The examples show that Cynicism (as I have interpreted it) remains a powerful force for change, and that it doesn't come with ethical instructions. Colleges that teach the students the deepest forms of subversion, like deconstruction, relativism, critical theory, and so on (these overlap) hand over to the young minds solvents that can turn the world--and their own minds--to goo. Since becoming secular, colleges shy away from construction part, which is unfortunate. We could be more intentional about the existentialist project that should follow the deconstruction--finding a personal meaning to construct out of the goo. But aside from that, there is a more troubling question.

Perhaps what employers want is really two things: (1) a class of graduates who are smart enough to pick up new tasks of varying complexity and fill the technical and social demands of being a machine-part in an organization, and (2) a smaller cadre of crypto-Cynics who are willing to break rules in order to get ahead. If so, then the unsettling conclusion is that a two-class system is exactly what's needed. The first is trained to follow rules and keep their heads down, mastering jobs that real machines will eventually take. The second provides motivation and vision uncluttered by the norms of society, its laws, science, or even a common understanding of the world, to serve as leadership. The spectrum of this second group would range from normal humans to psychopaths and mystics, who succeed or fail depending on their environment.
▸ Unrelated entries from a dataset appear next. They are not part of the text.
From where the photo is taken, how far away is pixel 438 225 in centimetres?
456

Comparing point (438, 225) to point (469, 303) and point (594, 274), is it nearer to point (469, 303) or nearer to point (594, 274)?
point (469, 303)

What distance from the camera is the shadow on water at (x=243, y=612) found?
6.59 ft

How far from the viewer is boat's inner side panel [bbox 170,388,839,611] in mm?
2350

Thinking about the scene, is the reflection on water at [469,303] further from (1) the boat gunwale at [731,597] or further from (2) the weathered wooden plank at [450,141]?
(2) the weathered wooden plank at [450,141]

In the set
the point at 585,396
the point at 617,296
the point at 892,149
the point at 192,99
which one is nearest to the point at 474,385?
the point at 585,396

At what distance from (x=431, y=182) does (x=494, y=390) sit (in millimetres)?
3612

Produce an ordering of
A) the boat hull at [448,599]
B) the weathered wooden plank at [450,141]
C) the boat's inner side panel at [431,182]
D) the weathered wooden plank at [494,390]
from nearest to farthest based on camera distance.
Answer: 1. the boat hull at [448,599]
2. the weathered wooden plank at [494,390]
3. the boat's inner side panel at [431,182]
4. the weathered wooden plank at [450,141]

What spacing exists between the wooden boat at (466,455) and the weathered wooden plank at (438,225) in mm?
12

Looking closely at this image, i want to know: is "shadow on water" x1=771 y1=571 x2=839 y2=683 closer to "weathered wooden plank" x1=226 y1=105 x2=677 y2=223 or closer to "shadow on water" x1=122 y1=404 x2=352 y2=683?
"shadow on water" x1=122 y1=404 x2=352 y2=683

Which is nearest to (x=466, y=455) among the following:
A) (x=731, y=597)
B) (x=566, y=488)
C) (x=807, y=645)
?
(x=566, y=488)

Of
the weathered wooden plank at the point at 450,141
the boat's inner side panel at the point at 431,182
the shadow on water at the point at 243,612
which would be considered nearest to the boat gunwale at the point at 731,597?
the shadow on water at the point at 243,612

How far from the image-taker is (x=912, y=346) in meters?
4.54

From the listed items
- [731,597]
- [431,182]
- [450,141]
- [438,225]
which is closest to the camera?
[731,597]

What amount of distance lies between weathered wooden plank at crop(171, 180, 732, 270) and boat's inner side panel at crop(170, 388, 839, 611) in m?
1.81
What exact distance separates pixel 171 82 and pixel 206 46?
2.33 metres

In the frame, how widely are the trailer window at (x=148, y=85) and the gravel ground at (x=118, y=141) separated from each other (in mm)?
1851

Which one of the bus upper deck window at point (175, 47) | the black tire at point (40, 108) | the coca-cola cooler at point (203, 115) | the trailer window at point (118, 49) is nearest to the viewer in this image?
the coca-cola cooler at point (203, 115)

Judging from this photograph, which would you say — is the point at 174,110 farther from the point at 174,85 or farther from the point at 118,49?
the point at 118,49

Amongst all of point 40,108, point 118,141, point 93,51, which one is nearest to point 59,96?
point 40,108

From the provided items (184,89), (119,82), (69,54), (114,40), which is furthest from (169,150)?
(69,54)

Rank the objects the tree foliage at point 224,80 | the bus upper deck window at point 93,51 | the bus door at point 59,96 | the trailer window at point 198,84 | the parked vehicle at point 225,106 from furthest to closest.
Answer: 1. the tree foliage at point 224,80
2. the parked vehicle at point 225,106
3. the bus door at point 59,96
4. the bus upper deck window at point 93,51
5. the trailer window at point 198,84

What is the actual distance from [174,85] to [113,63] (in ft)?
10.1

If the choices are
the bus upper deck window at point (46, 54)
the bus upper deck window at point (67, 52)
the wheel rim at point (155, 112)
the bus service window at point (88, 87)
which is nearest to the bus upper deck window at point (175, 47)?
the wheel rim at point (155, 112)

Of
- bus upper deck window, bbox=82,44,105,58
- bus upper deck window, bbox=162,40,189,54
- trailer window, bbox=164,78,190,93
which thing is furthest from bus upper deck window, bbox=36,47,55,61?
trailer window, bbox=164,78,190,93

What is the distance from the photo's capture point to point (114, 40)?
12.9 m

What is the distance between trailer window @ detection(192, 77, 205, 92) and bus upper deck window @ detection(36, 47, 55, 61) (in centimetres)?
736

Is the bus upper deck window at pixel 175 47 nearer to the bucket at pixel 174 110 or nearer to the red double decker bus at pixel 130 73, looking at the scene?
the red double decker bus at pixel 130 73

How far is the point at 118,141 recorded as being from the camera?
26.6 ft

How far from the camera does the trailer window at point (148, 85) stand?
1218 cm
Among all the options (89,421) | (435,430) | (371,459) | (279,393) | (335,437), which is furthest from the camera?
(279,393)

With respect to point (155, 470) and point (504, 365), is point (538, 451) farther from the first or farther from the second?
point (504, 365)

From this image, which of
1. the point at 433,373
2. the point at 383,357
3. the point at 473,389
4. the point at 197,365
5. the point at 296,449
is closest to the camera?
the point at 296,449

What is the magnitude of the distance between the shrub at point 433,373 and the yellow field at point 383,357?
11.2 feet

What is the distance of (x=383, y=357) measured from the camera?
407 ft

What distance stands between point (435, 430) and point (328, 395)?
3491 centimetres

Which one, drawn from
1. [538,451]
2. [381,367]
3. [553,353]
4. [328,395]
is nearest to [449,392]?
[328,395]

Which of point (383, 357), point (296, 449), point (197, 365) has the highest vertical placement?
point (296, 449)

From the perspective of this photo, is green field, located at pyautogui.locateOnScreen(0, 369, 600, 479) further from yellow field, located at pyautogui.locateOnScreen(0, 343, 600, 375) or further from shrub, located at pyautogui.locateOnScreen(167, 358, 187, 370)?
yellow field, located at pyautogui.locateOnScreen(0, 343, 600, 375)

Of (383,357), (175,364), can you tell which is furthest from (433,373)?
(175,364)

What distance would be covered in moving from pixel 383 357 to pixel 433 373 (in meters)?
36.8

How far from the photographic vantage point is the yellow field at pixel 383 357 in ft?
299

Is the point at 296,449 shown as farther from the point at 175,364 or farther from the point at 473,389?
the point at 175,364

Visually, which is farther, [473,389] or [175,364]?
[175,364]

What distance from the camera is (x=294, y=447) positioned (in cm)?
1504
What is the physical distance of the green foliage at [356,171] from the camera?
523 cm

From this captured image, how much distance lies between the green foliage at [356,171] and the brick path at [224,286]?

The contrast between these two types (1) and (2) can perhaps be seen in stories like this one from the Huffington Post: "For-Profit College Enrolls, 'Exploits' Student Who Reads at Third-grade Level" in these two quotes:
A librarian at a southern California campus of Everest College abruptly resigned last week, deeply upset that the for-profit school had admitted into its criminal justice program a 37-year-old man who appears to read at a third-grade level.  
Everest is owned by for-profit giant Corinthian Colleges, which is facing a lawsuit for fraud by the attorney general of California and is under investigation by 17 other state attorneys general and four federal agencies. [A senior administrator] at Corinthian, told me today that the campus believed it was appropriate to take a chance on admitting the student.
There's a natural fix to this particular problem: require that the leadership of the company must come from its own graduates.